When he made the music I asked him for its title. He said he hadn't named it and would probably call it O'Neill Colony. He may have changed its name
@spaceboffin Thanks for answering my question.
@@rosesareredbutzerglingssti9290 No worries, pal
@@spaceboffin It is indeed called that, but I kept it as an exclusive track to this video! It's available no where else :P
Cheers!
Amazing
Thank you! Cheers!
Interior surface are of 1000 Km2, roughly, I think. (386 miles square). - Double these figures to account for both cylinders. That’s room for MILLIONS of colonists, in my opinion. With all the advances in rocketry, AI, automation and robotics, all it would take would be a spark of investment to snowball this into reality. Forget about Mars, build a dozen of these colonies and then let people live on Mars if they want to….. but by then, why would you want to???
I do think that this colony would actually be inside a very large ‘hollowed out’ asteroid for further protection from space debris and radiation, though.
How soon can I move in 😁?
Truly awesome job you did there and a really quick addition to my fav list 👍.
When can I move in?
Hello, Mark A. Garlick!
Your videos are amazing. I would like to share it on my channel(about 5-6 seconds). Is that ok?
Actually, we will credit you and link to your account channel.

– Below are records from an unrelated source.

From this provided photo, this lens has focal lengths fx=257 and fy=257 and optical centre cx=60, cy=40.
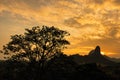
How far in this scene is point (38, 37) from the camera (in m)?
67.4

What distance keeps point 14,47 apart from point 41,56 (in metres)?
7.47

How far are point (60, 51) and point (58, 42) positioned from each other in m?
2.57

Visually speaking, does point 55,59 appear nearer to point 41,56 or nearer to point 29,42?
point 41,56

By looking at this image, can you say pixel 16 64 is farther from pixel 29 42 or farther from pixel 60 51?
pixel 60 51

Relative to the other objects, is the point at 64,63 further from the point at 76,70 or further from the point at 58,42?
the point at 76,70

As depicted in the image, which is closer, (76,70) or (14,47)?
(14,47)

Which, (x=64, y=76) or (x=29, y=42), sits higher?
(x=29, y=42)

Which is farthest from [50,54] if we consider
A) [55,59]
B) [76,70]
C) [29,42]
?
[76,70]

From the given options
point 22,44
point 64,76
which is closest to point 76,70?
point 64,76

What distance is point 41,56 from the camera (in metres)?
66.9

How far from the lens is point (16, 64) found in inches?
2625

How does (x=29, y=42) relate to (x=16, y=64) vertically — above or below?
above

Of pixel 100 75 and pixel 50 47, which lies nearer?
pixel 50 47

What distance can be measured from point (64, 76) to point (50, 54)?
30872 mm
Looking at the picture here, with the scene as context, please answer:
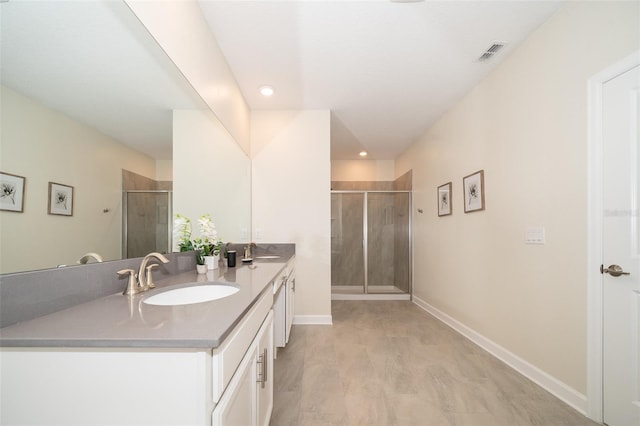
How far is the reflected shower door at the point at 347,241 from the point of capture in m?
4.76

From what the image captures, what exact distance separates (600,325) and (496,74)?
2.02 metres

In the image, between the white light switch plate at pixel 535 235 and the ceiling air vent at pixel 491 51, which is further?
the ceiling air vent at pixel 491 51

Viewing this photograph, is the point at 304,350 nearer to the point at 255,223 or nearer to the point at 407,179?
the point at 255,223

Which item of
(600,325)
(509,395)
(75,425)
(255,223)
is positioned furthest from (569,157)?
(255,223)

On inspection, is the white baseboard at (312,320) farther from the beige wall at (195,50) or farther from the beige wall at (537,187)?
the beige wall at (195,50)

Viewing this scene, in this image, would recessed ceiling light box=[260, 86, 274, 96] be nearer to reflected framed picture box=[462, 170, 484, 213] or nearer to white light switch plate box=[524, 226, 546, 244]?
reflected framed picture box=[462, 170, 484, 213]

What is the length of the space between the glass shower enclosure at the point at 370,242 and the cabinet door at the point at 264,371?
3254mm

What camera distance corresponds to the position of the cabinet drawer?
2.33ft

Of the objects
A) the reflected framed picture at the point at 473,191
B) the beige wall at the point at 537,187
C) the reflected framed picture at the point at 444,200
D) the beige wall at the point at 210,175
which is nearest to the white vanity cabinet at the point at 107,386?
the beige wall at the point at 210,175

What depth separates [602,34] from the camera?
1.50 metres

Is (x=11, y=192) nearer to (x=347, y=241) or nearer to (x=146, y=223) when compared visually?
(x=146, y=223)

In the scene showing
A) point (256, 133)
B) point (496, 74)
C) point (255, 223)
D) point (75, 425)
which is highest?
point (496, 74)

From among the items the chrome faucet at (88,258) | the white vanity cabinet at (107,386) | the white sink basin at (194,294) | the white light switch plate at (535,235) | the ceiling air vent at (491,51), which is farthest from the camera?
the ceiling air vent at (491,51)

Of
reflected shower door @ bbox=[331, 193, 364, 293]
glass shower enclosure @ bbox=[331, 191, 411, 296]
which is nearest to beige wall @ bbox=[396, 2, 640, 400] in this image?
glass shower enclosure @ bbox=[331, 191, 411, 296]
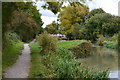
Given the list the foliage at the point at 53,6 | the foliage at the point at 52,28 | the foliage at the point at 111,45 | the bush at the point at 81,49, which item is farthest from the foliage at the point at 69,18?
the foliage at the point at 53,6

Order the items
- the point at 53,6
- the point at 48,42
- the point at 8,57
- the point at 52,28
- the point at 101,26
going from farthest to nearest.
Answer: the point at 52,28
the point at 101,26
the point at 48,42
the point at 8,57
the point at 53,6

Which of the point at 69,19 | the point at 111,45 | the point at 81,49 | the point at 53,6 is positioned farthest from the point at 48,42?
the point at 69,19

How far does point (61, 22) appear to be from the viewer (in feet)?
112

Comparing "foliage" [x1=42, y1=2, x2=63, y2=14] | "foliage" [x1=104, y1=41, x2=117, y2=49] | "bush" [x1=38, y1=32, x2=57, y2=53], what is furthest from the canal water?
"foliage" [x1=104, y1=41, x2=117, y2=49]

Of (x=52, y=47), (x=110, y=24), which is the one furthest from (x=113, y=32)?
(x=52, y=47)

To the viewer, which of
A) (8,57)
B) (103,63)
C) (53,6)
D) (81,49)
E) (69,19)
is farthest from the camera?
(69,19)

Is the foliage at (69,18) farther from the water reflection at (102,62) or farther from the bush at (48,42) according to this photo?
the bush at (48,42)

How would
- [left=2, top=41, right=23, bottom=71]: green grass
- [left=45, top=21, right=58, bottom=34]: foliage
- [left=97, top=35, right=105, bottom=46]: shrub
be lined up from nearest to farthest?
[left=2, top=41, right=23, bottom=71]: green grass < [left=97, top=35, right=105, bottom=46]: shrub < [left=45, top=21, right=58, bottom=34]: foliage

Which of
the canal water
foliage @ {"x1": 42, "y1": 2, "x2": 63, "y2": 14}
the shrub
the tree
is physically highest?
the tree

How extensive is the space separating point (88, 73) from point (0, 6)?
365 centimetres

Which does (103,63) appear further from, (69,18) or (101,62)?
(69,18)

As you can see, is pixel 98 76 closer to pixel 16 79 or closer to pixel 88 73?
pixel 88 73

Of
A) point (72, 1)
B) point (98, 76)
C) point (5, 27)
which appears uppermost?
point (72, 1)

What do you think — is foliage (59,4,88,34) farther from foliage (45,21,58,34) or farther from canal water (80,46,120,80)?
canal water (80,46,120,80)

Hope that we can make the space community more interested together.
Thank you!
Great SpaceX,
Wow, what an amazing animation. Great music too!!
Here's some more ideas if you want to use them...
Why not build where the materials and resources are? Its much easier to transport the construction equipment than billions of tons of materials.
Most asteroids are carbonaceous with lots of ices (including water), some metals for industry, buildings, and loads of materials for life, they are C-type. The S-type are stony, but still have significant metal deposits, more importantly they have the ingredients to make the billions of tons of basalt fiber needed for a good sized habitat. M-type or X-type are mostly made of metals with some rock as well. They are valuable for building materials. There are other types that are mixtures of the above. Most asteroids at or beyond the orbit of Jupiter have enormous amounts of water and other ices, lots of materials for industry, farming, and life.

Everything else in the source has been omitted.